Cloudflare is making a significant push into the large language model (LLM) arena with its Workers AI platform, announcing support for frontier open-source models. The company is kicking things off with Moonshot AI's Kimi K2.5, a move designed to equip developers with powerful tools for building sophisticated AI agents.
This expansion positions Cloudflare as a more comprehensive environment for AI development, moving beyond just execution primitives like Durable Objects and Workflows. The integration of Kimi K2.5, boasting a substantial 256k context window and multi-turn tool calling capabilities, directly addresses the need for capable models to power agentic tasks.
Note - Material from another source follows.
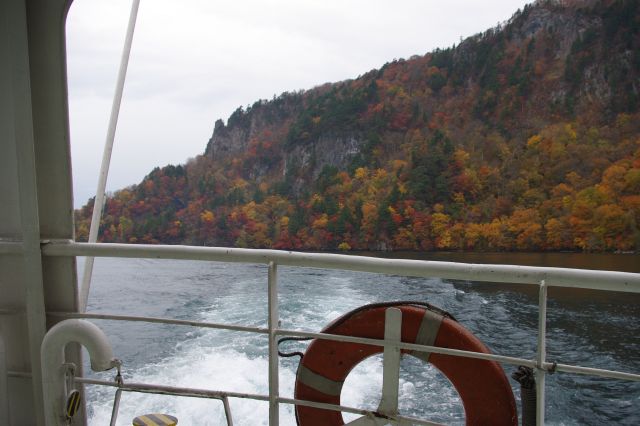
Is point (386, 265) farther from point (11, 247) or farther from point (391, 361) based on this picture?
point (11, 247)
Kimi K2.5: A Cost-Effective Powerhouse
Cloudflare has been internally testing Kimi K2.5, integrating it into development tools and automated code review processes, including its public code review agent, Bonk. The model has reportedly demonstrated strong performance and cost efficiency, proving to be a viable alternative to larger proprietary models.
The company highlighted a specific use case where an agent performing security reviews processed over 7 billion tokens daily. By switching to Kimi K2.5 on Workers AI, Cloudflare claims to have cut costs by 77%, projecting annual savings of $2.4 million for that single workload compared to using a mid-tier proprietary model.
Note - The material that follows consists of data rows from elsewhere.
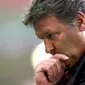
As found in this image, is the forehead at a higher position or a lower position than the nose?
higher

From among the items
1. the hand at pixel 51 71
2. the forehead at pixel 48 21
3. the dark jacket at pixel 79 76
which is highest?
the forehead at pixel 48 21

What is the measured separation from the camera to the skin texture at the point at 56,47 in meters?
1.37

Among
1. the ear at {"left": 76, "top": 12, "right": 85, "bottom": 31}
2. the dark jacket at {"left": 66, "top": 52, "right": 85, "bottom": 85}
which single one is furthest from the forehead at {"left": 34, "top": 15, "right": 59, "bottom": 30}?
the dark jacket at {"left": 66, "top": 52, "right": 85, "bottom": 85}

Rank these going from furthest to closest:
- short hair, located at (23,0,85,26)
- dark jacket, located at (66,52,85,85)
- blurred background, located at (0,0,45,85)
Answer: blurred background, located at (0,0,45,85)
short hair, located at (23,0,85,26)
dark jacket, located at (66,52,85,85)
This cost-efficiency is crucial as the demand for AI inference, particularly for personal and coding agents, skyrockets. Cloudflare aims to facilitate the enterprise shift towards open-source models that offer comparable reasoning capabilities without the premium price tag of proprietary solutions.
Optimizing the Inference Stack
While Workers AI has served models for two years, the focus was previously on smaller architectures. The introduction of models like Kimi K2.5 necessitated upgrades to Cloudflare's inference stack. The company has developed custom kernels for Kimi K2.5, leveraging its Infire inference engine to optimize performance and GPU utilization.
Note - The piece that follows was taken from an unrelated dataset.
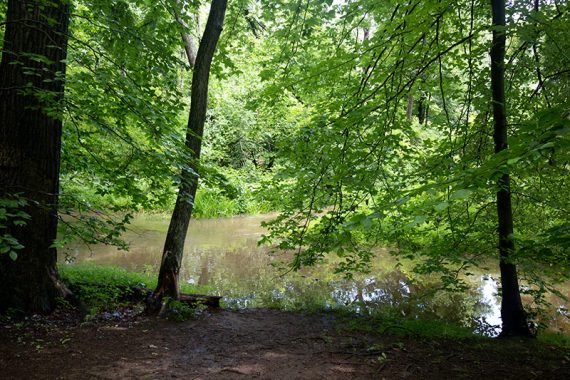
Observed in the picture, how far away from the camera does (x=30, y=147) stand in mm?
4605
Cloudflare emphasizes that developers using Workers AI bypass the complexities of self-hosting and optimizing large open-source models, which typically requires expertise in machine learning engineering and DevOps. The platform handles these intricate optimizations, offering a simplified API-driven approach.
Platform Enhancements for Agentic Workloads
Alongside the Kimi K2.5 integration, Cloudflare is rolling out platform improvements to enhance agent development. Prefix caching is now surfaced as a usage metric with discounted pricing for cached tokens, aiming to reduce latency and computational cost during multi-turn conversations.
A new x-session-affinity header is introduced to improve cache hit rates by routing requests to the same model instance, further boosting performance and lowering inference costs. This header is automatically supported by tools like OpenCode and the Agents SDK starter.
The redesigned asynchronous API offers a more robust solution for non-real-time agentic tasks. This revamped system uses a pull-based approach, allowing requests to be processed as capacity becomes available, mitigating Out of Capacity errors and ensuring durable execution for workloads like code scanning or research agents.
Cloudflare is making Kimi K2.5 available on Workers AI starting today, with developer documentation, pricing, and integration details accessible. The Agents SDK starter now defaults to Kimi K2.5, and the model can be accessed via Opencode and the company's playground.